Letzteres wird man in mindart nicht finden, wo ausgiebig der vegane Lebensstil gepriesen wird, durch den "Ganzheitsmediziner" Rüdiger Dahlke. Dazu gibt es vieles aus der Welt der Esoterik, aus Astrologie und Psychologie, hinzu kommen Interviews und ein bisschen Politisches (etwa ein - eher seichtes - Gespräch mit dem Musiker Peter Fox über "mutigere" Politik).

Zur Podiumsdiskussion bei der Launch-Party in Berlin hat Chefredakteur Nicolas Flessa Jens Spahn (CDU) und Christine Kaufmann eingeladen.
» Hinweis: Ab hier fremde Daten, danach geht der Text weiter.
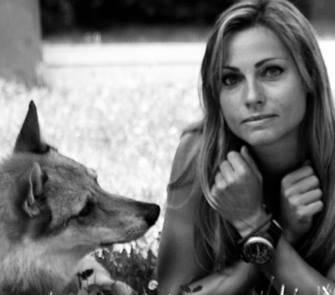 la ricerca su lupi e labrador dell'università di budapest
Der Gesundheitspolitiker soll dem Blatt Seriosität verleihen, die Schauspielerin (die im Interview geduzt wird) vorbildliche Prominenz verkörpern, frei von Jugend- oder Diätwahn und offen für spirituelle Denkweisen. Chefredakteur Flessa, 36, verortet sein Heft, am 15. Oktober in einer Auflage von 60 000 Exemplaren erschienen, "zwischen Cicero und Happinez" - setzt also künftig zweimonatlich auf eine Mischung aus Esoterik und politischer Debatte.

Der Tagesspiegel hat das Heft schwer verrissen: Fleischkonsum werde mit Hexenverbrennung verglichen, stört sich das Berliner Blatt an den Texten über Veganismus, das komme einer Gehirnwäsche gleich. Außerdem stecke hinter dem Erzeugnis die Adviquo AG, die auch Astro TV betreibe, was wohl auf Abzocke hinauslaufe.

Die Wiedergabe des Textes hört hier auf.